Extend the excerpt about Pope Francis's planned New York visit and the Mitchell-Lama privatization vote, picking up after its final sentence.

• Page excerpt:
§
I wonder what comes next.

Monday, November 17, 2014

Pope Francis To Visit NYC In 2015

Just a few years ago this is not something that would have gotten me excited.  But Pope Francis has been a breath of fresh air to the Catholic church, and his message has been inspiring.  Millions will be looking forward to his visit to NYC.  
On Thursday, Archbishop Bernardito Auza, the head of the Holy See’s permanent observer mission to the United Nations, told the Associated Press “if he comes to Philadelphia, he will come to New York.”
The 70th anniversary of the U.N.’s founding would be “the ideal time” for a papal visit, the archbishop said Nov. 13. Next year also marks the 50th anniversary of Pope Paul VI’s 1965 visit to the U.N., the first such visit from a Pope.

The Pope is now confirmed for Philly, so . . . maybe Brooklyn this time?

Saturday, November 15, 2014

Not Just Carroll Gardens - Privatization Vote In Mitchell-Lama Buildings Rends Community

The board members of the Southbridge Towers, on the other side of the Brooklyn Bridge in downtown Manhattan, have voted to leave the program.  From the Times:
In a neighborhood like the financial district, where the average sales price is $1.1 million, according to CityRealty, the temptation to cash in is hard to resist. With so much money at stake, tensions flare. The Southbridge offering plan anticipates that a shareholder selling a one-bedroom apartment for $550,000 could walk away with $325,000 cash after paying substantial fees and taxes. The largest unit, a three-bedroom with a terrace, could sell for nearly $1 million.
§
• Data listing:
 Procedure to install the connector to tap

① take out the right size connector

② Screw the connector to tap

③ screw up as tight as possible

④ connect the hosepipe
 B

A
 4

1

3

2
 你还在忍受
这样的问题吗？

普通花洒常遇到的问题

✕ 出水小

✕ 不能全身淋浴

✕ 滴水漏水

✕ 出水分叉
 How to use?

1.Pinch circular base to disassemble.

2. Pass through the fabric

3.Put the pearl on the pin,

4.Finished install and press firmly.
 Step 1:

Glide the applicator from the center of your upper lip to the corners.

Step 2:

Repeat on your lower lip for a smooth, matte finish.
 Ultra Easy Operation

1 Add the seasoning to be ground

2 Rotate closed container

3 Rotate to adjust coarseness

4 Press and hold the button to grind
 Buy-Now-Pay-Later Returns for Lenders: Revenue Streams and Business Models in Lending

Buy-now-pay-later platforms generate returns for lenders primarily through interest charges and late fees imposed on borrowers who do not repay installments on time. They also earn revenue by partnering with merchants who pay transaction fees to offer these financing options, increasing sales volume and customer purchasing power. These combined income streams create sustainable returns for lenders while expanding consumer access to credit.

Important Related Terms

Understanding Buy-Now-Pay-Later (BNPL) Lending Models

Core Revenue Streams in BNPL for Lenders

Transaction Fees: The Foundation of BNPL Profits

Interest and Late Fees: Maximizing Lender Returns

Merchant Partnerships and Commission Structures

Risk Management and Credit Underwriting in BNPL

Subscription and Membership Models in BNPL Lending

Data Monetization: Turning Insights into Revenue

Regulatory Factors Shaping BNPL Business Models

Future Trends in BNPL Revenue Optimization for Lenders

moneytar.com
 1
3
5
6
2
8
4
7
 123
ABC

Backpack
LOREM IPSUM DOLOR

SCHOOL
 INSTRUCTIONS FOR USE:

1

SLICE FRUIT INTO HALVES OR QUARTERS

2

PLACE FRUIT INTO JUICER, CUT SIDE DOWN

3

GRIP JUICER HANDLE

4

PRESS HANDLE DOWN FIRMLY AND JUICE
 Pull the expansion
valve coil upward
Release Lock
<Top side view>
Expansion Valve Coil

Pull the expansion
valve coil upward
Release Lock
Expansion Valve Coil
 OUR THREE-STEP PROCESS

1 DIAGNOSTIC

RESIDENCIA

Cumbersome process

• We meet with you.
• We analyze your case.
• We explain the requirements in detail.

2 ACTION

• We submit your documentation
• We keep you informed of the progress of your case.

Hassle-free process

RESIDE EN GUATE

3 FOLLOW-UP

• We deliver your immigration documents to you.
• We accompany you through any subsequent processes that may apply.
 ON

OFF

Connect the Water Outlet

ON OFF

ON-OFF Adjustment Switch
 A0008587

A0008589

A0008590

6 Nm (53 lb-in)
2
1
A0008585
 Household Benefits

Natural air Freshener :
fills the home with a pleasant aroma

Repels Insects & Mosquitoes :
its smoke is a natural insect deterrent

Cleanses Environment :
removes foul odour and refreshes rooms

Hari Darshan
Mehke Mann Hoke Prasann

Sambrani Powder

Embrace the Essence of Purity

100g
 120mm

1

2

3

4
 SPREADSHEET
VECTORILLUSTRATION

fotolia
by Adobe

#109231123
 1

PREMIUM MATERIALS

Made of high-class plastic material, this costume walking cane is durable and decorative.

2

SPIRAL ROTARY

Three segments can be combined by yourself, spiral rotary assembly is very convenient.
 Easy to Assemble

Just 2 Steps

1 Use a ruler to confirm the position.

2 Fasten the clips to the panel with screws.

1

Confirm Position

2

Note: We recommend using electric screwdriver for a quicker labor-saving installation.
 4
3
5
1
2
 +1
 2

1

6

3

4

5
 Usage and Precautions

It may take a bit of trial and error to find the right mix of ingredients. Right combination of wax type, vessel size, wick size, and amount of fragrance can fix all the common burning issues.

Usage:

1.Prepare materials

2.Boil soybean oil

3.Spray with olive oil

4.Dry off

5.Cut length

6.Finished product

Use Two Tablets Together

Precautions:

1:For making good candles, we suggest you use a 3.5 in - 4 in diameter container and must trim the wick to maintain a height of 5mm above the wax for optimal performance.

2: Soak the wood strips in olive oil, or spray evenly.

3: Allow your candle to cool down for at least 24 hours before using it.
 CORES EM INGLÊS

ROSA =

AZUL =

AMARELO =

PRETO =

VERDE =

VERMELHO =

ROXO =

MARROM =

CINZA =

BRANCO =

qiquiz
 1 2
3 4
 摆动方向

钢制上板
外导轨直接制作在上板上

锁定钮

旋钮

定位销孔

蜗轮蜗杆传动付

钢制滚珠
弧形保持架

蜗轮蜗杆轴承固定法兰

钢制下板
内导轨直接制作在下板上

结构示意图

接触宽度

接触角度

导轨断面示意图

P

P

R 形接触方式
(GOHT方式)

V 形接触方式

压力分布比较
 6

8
§
• Answer to the problem:
“It’s really torn the community up,” said Charles Chawalko, 26, who moved to Southbridge as a child. “People think that you’re taking money out of their pockets if you want to support Mitchell-Lama.”
“If you saw what’s been going on here, the acrimony, this place will never be the same,” said Paul Hovitz, 68, a retired special education teacher who has lived in Southbridge for 30 years with his wife, Denise, 61.
Privatizing assumes financial risk, particularly for the type of tenant the program was designed to serve — someone who can barely afford the current costs. No longer eligible for tax abatements, Southbridge would have to pay at least $8.1 million a year in real estate taxes, significantly more than the $1.64 million it now pays. The development could also be on the hook for a $27.77 million transfer tax if the New York State Court of Appeals rules in favor of the city in an ongoing case involving a former Mitchell-Lama development in Coney Island that privatized in 2007.
The resource curse strikes again.

Landing On A Comet

I tip my hat to the engineers and astronomers behind the Philae mission.  I consider myself a smart guy, but what they accomplish just blows me away. The lander has been in space for over 10 years!  Talk about long term planning.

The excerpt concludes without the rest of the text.